You can then look for the first 0->1 transition of user_port0_cmd_valid to see the problem

[tgingold]

The most obvious possibility is a delta between system_clk and clk. Are they really the same clock ? I will have a look at it later. Ideally after finishing the attribute work!

[tgingold]

I have just checked out your repo and indeed system_clk and clk are not in phase.
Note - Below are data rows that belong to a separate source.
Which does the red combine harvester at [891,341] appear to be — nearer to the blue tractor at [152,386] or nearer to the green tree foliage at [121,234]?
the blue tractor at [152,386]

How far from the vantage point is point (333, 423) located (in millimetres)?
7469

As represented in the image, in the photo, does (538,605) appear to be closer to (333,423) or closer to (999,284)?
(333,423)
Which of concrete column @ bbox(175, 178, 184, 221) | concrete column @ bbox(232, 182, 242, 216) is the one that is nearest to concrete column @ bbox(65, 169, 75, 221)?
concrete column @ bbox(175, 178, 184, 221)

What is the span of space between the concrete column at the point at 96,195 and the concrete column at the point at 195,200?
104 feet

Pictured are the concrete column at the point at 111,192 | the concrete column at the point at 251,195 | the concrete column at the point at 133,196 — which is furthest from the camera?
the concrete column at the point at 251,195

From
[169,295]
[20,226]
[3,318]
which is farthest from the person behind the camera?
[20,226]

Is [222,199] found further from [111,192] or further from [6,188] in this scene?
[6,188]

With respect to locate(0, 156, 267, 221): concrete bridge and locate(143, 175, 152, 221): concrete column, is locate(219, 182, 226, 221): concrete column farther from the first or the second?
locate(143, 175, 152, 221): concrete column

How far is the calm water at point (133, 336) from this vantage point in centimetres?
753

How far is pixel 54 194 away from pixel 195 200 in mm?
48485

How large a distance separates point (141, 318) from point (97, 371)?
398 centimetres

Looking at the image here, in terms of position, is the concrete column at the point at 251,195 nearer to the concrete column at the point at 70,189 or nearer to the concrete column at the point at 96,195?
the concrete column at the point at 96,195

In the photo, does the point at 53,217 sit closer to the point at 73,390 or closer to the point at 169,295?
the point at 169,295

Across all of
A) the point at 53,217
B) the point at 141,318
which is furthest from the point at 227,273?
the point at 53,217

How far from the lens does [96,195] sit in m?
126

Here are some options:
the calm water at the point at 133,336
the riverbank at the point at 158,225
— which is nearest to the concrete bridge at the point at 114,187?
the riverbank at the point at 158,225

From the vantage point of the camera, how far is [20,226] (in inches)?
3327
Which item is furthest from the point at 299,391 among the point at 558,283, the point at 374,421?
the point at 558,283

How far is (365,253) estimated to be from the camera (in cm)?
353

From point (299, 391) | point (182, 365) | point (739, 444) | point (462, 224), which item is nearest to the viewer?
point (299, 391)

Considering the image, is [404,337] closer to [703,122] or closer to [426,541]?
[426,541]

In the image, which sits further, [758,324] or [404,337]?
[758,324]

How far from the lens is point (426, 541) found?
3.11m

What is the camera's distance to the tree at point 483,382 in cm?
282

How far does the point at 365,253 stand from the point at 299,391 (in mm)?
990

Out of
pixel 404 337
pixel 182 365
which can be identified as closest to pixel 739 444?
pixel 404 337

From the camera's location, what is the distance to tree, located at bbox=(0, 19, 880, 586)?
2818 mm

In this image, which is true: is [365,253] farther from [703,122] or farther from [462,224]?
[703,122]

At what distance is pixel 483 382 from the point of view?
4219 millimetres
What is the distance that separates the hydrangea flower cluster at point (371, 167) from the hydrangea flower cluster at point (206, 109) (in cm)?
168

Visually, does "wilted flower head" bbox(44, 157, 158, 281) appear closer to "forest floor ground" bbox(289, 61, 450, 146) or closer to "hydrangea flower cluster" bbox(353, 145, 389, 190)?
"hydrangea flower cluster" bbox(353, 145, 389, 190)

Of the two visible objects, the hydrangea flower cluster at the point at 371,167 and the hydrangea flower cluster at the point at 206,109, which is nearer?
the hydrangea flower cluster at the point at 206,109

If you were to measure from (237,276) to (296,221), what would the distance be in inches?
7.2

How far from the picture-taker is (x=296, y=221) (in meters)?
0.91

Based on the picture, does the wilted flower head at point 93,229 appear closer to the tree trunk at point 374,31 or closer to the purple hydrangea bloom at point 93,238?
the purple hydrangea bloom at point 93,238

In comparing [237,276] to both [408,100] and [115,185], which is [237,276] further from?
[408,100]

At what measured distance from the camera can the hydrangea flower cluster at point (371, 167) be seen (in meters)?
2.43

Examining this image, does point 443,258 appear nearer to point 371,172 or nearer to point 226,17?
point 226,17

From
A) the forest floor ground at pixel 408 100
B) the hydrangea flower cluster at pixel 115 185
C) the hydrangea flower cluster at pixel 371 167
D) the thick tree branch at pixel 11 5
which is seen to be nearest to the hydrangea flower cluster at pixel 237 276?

In sim_litedram.vhdl the process should use user_clk instead of clk.

[ozbenh]

I'm curious here, mind educating me ? When using the sim model, sim_litedram.vhdl does:

user_clk <= clk

(system_clk is user_clk)

So how come they aren't in phase ? Isn't the above basically just a wire ? IE. they are the same clocks no ?

(and yes I verified your fix does work, but I'd love to understand why :)

[tgingold]

For synthesis, they are just the same wire. For simulation, no. user_clk <= clk; is the same as: process (clk) begin user_clk <= clk; end process; So when there is an event on clk, all processes that are sensitive to clk are scheduled to run. In your case, that includes the process for user_clk assignment and the process that accesses to the lite dram. Then this is the next delta. Then the signals are updated (and that includes the user_clk). And the processes that are sensitive are scheduled. This includes the state machine, which reads the new values from litedram that have been updated in the previous delta. Conclusion: never assign clocks. In verilog, you have non blocking assignments and blocking assignments. You could play with clocks using blocking assignments. But you have to be very careful about that. In an ideal HDL, you would be able to do immediate assignment only for clocks.

[ozbenh]

Ok. I see. Something to keep in mind then, thanks.